**INSTRUCTION:** Reproduce word for word the lines of the material between the line containing "From furthest through" and the line containing "the house window at (x=438, y=85) →", inclusive.

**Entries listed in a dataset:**
===
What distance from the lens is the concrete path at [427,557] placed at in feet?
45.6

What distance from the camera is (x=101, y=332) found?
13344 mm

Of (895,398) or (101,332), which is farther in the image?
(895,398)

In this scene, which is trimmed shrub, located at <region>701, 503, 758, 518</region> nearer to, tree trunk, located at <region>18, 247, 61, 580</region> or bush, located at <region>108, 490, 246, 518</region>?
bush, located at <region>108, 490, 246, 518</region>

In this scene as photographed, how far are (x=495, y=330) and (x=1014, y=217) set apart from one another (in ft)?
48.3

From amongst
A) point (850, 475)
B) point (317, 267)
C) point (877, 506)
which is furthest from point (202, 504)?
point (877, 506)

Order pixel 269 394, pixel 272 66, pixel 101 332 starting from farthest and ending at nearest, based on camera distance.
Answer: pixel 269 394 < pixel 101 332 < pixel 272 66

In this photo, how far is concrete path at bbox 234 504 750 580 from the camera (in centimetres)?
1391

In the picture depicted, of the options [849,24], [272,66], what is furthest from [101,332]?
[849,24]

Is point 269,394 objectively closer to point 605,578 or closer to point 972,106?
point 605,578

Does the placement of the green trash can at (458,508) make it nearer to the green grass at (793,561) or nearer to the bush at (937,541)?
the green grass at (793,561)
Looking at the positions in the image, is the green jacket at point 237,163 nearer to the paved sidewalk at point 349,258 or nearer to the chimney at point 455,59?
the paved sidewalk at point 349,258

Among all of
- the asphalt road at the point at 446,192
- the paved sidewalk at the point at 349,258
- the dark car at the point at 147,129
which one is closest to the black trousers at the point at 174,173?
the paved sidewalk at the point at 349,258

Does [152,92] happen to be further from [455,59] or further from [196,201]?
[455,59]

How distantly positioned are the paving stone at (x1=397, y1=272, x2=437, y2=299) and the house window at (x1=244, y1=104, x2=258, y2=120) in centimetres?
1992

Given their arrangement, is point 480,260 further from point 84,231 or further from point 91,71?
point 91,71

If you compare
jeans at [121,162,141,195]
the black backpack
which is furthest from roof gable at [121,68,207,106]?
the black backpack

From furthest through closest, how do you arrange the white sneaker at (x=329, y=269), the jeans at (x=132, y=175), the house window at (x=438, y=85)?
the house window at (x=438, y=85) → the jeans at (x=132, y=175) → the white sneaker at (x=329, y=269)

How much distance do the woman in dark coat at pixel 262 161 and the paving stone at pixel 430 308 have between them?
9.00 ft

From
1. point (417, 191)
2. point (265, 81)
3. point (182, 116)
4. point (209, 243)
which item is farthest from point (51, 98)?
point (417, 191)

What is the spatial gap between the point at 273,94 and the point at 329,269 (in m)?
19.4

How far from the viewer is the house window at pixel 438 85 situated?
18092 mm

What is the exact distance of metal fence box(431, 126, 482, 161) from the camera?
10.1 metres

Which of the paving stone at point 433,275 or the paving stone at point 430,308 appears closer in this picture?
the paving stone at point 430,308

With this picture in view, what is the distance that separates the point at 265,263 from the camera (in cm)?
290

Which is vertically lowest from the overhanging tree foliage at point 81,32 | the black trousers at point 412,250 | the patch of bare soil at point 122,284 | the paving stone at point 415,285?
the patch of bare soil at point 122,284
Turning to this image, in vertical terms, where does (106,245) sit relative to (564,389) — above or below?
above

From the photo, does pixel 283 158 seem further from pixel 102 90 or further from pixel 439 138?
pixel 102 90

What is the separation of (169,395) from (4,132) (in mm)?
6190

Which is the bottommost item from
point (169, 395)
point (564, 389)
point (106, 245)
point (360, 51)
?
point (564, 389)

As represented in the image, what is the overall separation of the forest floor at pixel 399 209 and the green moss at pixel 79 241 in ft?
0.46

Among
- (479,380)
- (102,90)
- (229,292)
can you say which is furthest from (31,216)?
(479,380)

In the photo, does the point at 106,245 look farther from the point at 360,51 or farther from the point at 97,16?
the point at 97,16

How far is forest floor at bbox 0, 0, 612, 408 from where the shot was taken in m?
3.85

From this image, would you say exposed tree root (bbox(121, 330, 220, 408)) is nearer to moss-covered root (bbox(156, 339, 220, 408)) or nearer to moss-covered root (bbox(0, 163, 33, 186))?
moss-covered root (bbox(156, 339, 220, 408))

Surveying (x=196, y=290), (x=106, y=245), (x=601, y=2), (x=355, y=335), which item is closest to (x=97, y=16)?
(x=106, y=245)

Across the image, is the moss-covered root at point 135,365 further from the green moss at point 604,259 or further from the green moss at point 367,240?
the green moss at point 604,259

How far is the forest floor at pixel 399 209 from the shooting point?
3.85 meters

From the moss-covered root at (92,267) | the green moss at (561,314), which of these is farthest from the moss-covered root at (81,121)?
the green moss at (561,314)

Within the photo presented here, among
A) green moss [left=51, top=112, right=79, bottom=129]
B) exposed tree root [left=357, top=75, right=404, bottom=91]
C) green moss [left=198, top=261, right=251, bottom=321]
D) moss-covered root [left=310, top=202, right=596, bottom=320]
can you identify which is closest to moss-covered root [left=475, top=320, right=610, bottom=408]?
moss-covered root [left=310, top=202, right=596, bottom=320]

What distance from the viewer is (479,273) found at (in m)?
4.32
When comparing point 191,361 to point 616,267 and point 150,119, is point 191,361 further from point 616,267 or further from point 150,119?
===
**TASK RESULT:**
From furthest through closest, how do you arrange the white sneaker at (x=329, y=269), the jeans at (x=132, y=175), the house window at (x=438, y=85)?
the house window at (x=438, y=85) → the jeans at (x=132, y=175) → the white sneaker at (x=329, y=269)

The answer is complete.